Слезы сверкали на глазах сурового Небабы. У Олексия Поповича задрожали губы. Мазепа как-то растерянно теребил концы своего саетового [Саета — разновидность тонкого английского сукна] пояса, моргая глазами и нерешительно взглядывая на Сагайдачного, который показывал вид, что смахивает со щеки муху...
— Что оно такое? Не наша? — тихо указал Сагайдачный на плачущую женщину.
— Да она, ваша милость, сказать бы, воруха, — заговорил оборвыш, глядя в глаза Сагайдачному и заискивающе улыбаясь.

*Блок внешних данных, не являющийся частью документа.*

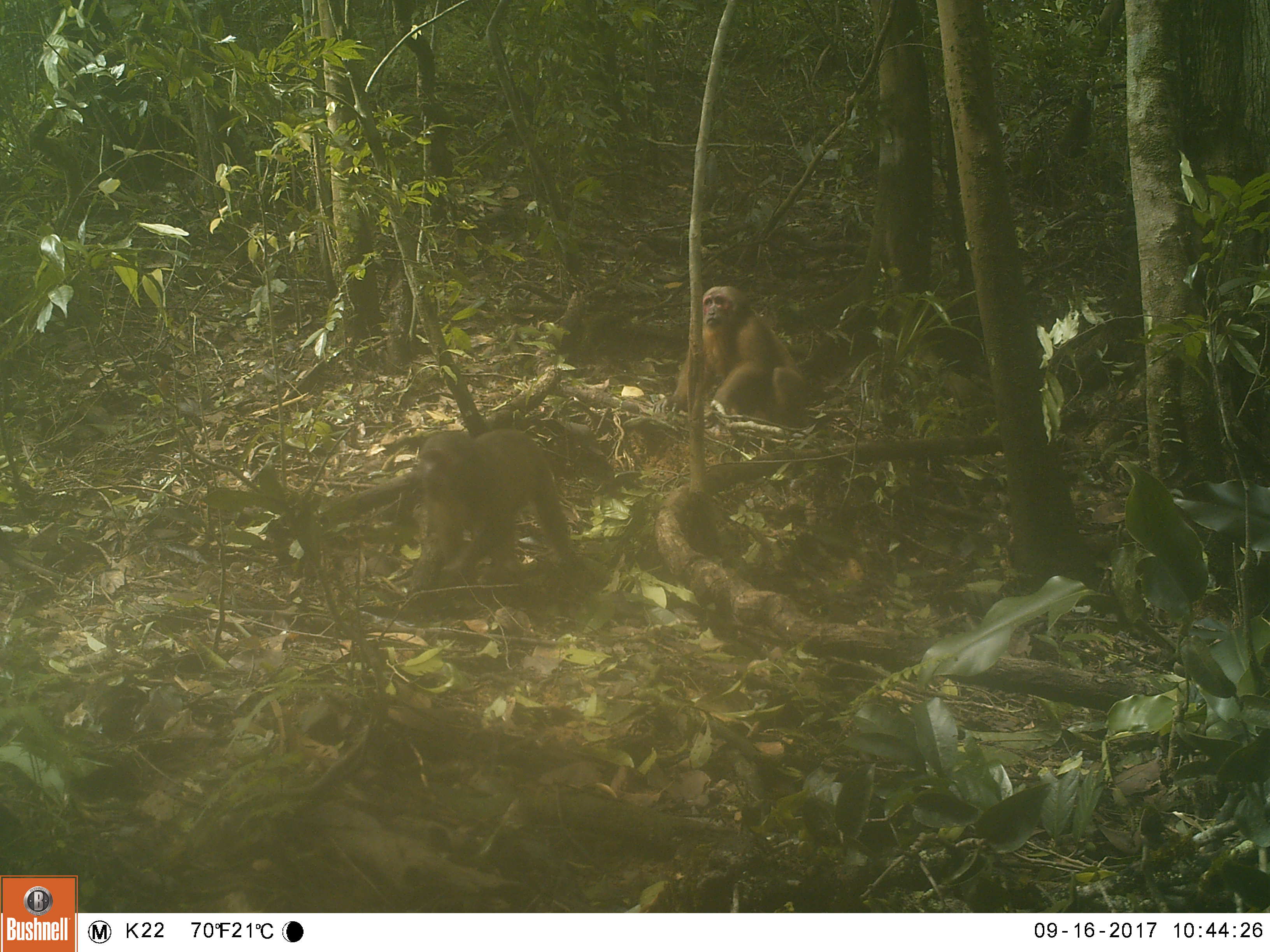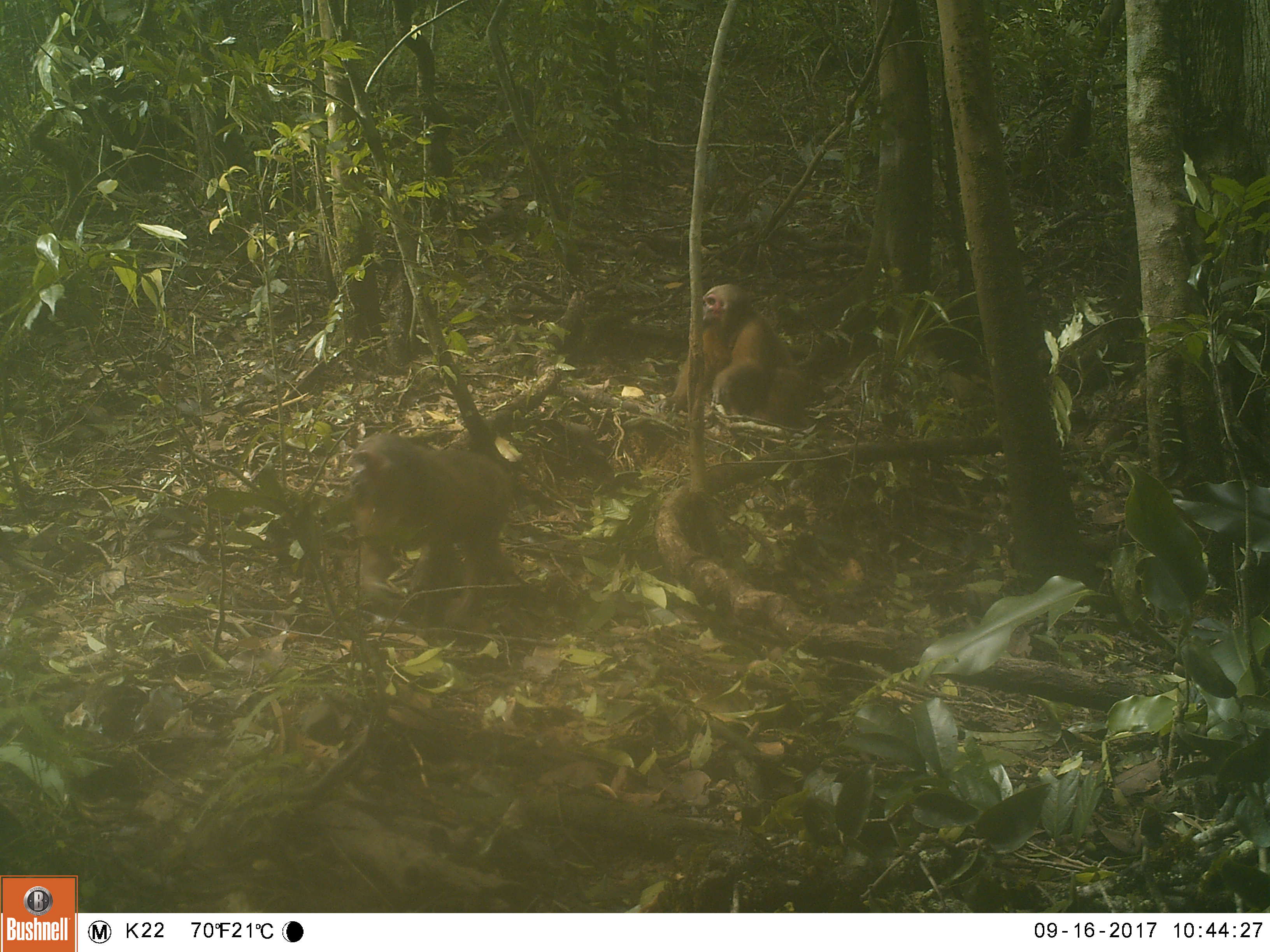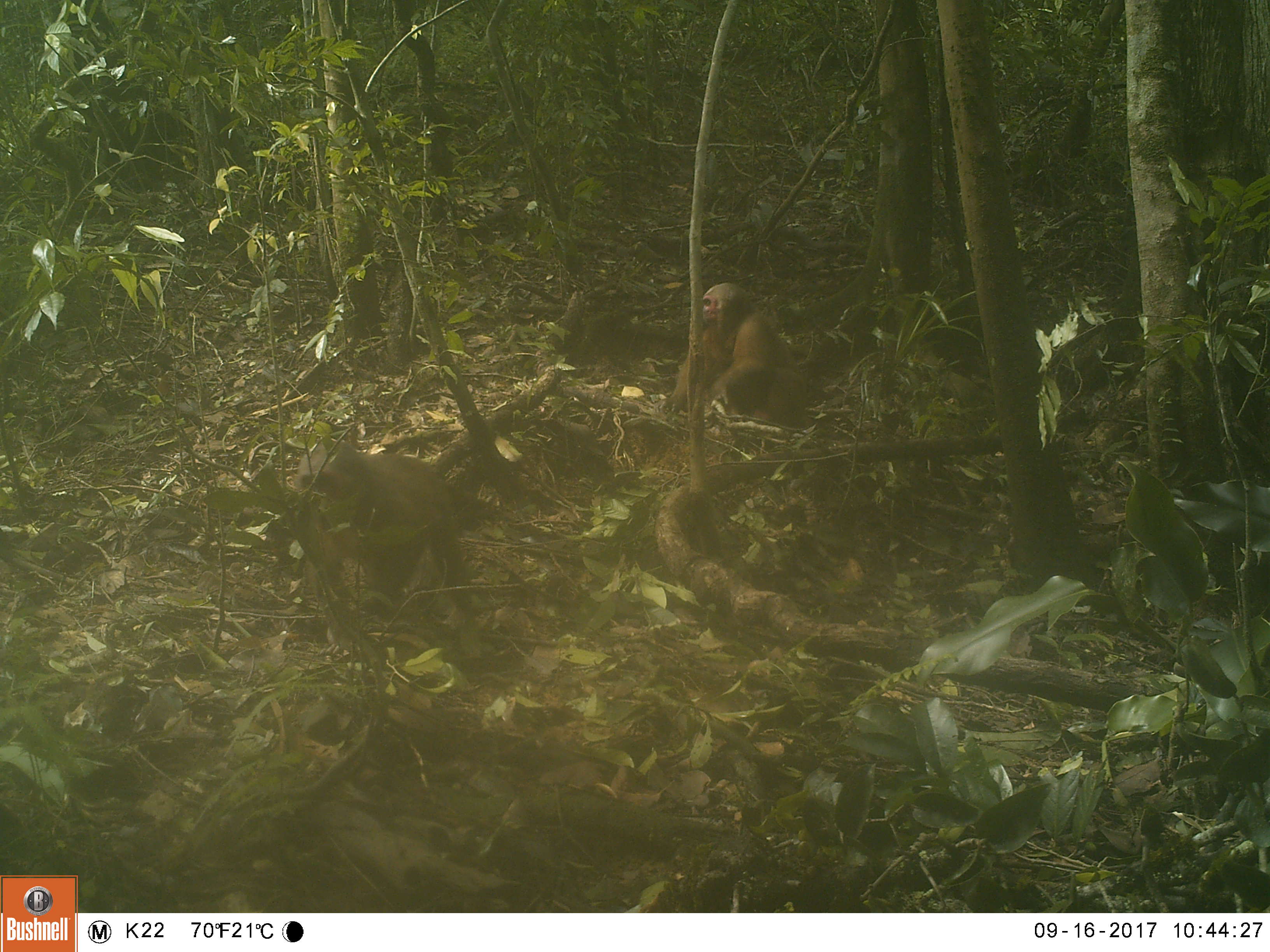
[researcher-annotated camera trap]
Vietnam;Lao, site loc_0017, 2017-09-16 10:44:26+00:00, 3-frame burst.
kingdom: Animalia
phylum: Chordata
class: Mammalia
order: Primates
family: Cercopithecidae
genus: Macaca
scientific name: Macaca arctoides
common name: stump-tailed macaque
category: stump tailed macaque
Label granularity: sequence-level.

— Воруха? — удивился гетман.
— Точно, боярин, воруха — воровского казака, значит, жонка-полонянка: в полону, сказать бы, была. А вон тамотка муж ейный будет, вон песню играет: «Как по морю...»
И оборвыш указал на поющего парня.
— Муж этой молодицы? — указал Сагайдачный на молодую женщину, которая уже перестала плакать и утешала всхлипывающую татарочку.
— Ейный, ваша милость, воровской казак будет — полоняник же... А вот как он, казак-то, увидал здеся-тка эту самую бабу и спознал в ей свою жену законную, да как узнал, что она бусурманена, вот он и не признает ее: поганая, говорит, бусурманка... А мы сами, ваша милость, будем орловски, из Орла-града — орлянин я, ваша милость, — и в прошлых годех, в спожинки, татаровя полонили нас... А как таперево, ваша милость, вы нас, значит, из полону агарянского ослобонили, и мы ваши вечные богомольцы будем — молить, значит, вечно за вашу милость бога будем и с ребятками и животов наших не пожалеем... А ежели чего свечку поставить за здравие вашей милости, и мы тово не пожалеем, — богомольцы мы ваши. Коли ежели и животишки наши испустошены, и скотинкою, може, без хозяина подбились — ино бог нам пошлет свою милость, а мы ваши богомольцы по гроб живота.
Тут только словоохотливый орлянин спохватился: начал за здравие, а свел на упокой — совсем заболтался. Он разом оборвал, тряхнул волосами, засеменил на месте и испуганно поглядел на Небабу, который казался ему очень страшным.
Сагайдачный между тем пошел дальше, а назойливый орлянин не отставал от него.
— Зовут ее, ваша милость, Офимьицей, — скороговоркой досказывал он недосказанное, — казачья Онисимкина жена Бурыкина. А взяли ее нагайски татаровя на Дону, в подъезде, и с Дону свели в Азов-град, а из Азова-града продали в эту самую Кафу; и в Кафе она, Офимьица, бусурманена, и по середам, и по пятницам, и в великие посты мясо и всякую скверну и нечисть бусурманскую едала; и взял ее, Офимьицу, за себя татарин-чауш [Чауш — правительственное лицо в Османской империи, уполномоченный султана] во вместо жены, без венца, и жила она, Офимьица, с ним без молитвы, и прижила сыночка ребенка, и по-бусурмански маливалась, и веру бусурманску держала, а веру русскую проклинала с неволи и каном мазана с неволи ж; и муж ейный, татарин, велел-де ей палец подымать, и она-де, Офимьица, палец подымала с неволи ж.